Problem to work on → Copy the records below exactly as they stand. Leave out the pictures.

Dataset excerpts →
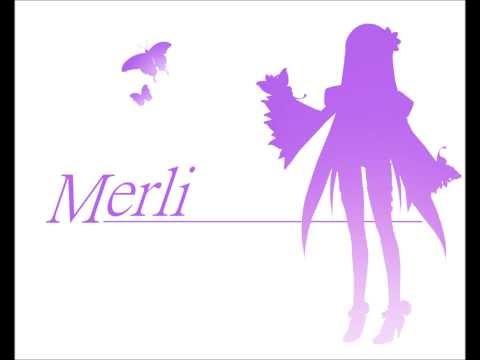 【Merli】Tori no Uta【VOCALOID3カバー】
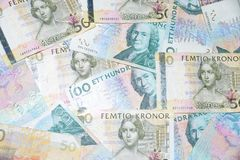 Svenska pengar på den vita bakgrunden Royaltyfri Fotografi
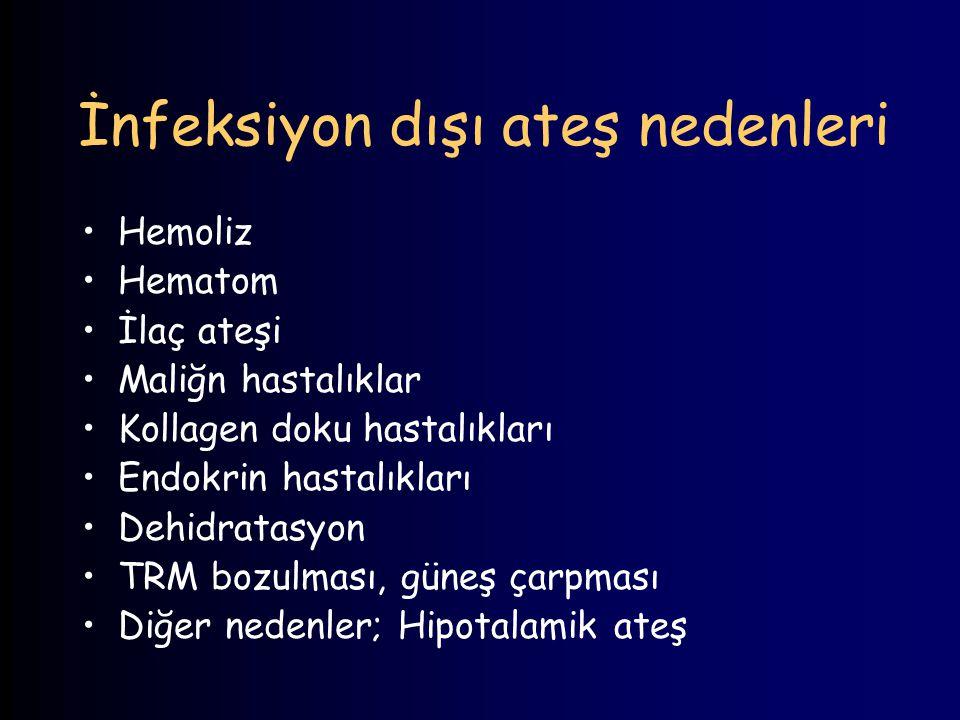 İnfeksiyon dışı ateş nedenleri Hemoliz Hematom İlaç ateşi Maliğn hastalıklar Kollagen doku hastalıkları Endokrin hastalıkları Dehidratasyon TRM bozulm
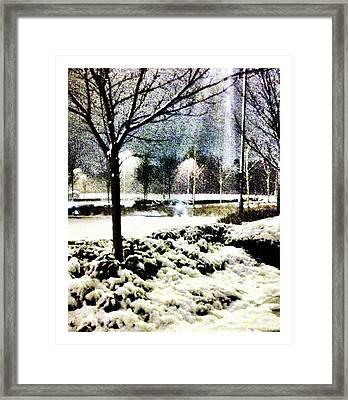 Winters Light Framed Print by Andrew Allsopp
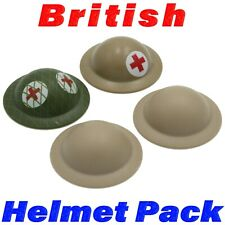 LEGO WWII British Helmet Printed 4 Pack Brodie Medic Army Soldier Military Lot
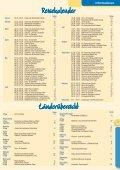 Rce katalog 1 11 - Seite 3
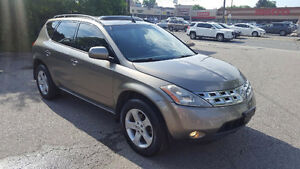 2004 Nissan Murano SL SUV, Crossover 3995.00 with warranty power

Task output →
 【Merli】Tori no Uta【VOCALOID3カバー】
 Svenska pengar på den vita bakgrunden Royaltyfri Fotografi
 İnfeksiyon dışı ateş nedenleri Hemoliz Hematom İlaç ateşi Maliğn hastalıklar Kollagen doku hastalıkları Endokrin hastalıkları Dehidratasyon TRM bozulm
 Winters Light Framed Print by Andrew Allsopp
 LEGO WWII British Helmet Printed 4 Pack Brodie Medic Army Soldier Military Lot
 Rce katalog 1 11 - Seite 3
 2004 Nissan Murano SL SUV, Crossover 3995.00 with warranty power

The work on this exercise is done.